Tiered Reward: Designing Rewards for Specification and Fast Learning of Desired Behavior
Zhiyuan Zhou, Shreyas Sundara Raman, Henry Sowerby, Michael L. Littman
TL;DR
The paper tackles reward-design in reinforcement learning, focusing on expressing desirable states and avoiding undesirable ones in goal-obstacle tasks. It introduces Tiered Reward, a class of environment-independent rewards defined over $k$ tiers, which induces Pareto-optimal policies under a strict partial order on outcomes. The authors prove sufficient conditions for 3-tier and general $k$-tier rewards to guarantee Pareto-optimality and demonstrate faster learning in both tabular and deep RL across multiple domains, including grid worlds and MiniGrid.
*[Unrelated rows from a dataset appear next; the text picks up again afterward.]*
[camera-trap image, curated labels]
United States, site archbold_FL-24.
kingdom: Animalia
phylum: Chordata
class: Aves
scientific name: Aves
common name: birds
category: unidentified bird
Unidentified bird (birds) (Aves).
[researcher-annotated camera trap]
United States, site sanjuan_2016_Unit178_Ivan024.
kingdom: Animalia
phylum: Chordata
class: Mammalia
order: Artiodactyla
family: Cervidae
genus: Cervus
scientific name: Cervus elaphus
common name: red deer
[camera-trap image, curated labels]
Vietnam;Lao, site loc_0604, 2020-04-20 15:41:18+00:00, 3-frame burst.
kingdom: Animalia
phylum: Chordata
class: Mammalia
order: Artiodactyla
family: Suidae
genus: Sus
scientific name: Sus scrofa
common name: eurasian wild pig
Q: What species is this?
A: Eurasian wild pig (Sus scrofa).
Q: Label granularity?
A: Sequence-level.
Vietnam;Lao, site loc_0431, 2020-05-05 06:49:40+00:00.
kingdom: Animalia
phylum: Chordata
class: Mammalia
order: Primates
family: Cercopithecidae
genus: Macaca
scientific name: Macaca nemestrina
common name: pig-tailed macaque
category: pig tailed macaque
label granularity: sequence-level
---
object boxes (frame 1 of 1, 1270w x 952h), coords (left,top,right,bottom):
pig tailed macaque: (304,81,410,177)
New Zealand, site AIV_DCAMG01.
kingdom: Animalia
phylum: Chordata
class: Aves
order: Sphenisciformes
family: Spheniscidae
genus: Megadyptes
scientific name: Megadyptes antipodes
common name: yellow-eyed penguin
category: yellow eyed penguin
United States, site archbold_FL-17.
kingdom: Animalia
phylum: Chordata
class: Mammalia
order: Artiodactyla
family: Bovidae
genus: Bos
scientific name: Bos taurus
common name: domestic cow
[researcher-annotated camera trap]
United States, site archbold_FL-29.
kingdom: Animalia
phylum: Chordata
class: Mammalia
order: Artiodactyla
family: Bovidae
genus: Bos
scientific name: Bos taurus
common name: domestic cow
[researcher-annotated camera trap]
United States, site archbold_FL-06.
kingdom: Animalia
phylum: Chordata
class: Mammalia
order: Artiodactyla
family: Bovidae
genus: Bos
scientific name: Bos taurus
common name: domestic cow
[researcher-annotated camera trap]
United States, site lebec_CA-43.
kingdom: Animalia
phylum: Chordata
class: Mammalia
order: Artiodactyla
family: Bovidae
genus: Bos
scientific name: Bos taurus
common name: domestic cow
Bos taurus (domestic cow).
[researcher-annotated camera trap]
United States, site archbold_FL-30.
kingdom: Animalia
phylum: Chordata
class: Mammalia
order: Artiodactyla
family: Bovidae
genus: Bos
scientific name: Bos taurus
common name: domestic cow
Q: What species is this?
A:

Empirical results show Tiered Reward consistently accelerates learning relative to baselines like action penalty and tier-based shaping, with improvements that generalize across algorithms such as Q-learning and PPO, and reveal nuances in tier count due to scaling. The work reduces environment-specific reward engineering and offers a practical, algorithm-agnostic approach to guiding fast, correct behavior in RL tasks.
Abstract
Reinforcement-learning agents seek to maximize a reward signal through environmental interactions. As humans, our job in the learning process is to design reward functions to express desired behavior and enable the agent to learn such behavior swiftly. However, designing good reward functions to induce the desired behavior is generally hard, let alone the question of which rewards make learning fast. In this work, we introduce a family of a reward structures we call Tiered Reward that addresses both of these questions. We consider the reward-design problem in tasks formulated as reaching desirable states and avoiding undesirable states. To start, we propose a strict partial ordering of the policy space to resolve trade-offs in behavior preference. We prefer policies that reach the good states faster and with higher probability while avoiding the bad states longer. Next, we introduce Tiered Reward, a class of environment-independent reward functions and show it is guaranteed to induce policies that are Pareto-optimal according to our preference relation. Finally, we demonstrate that Tiered Reward leads to fast learning with multiple tabular and deep reinforcement-learning algorithms.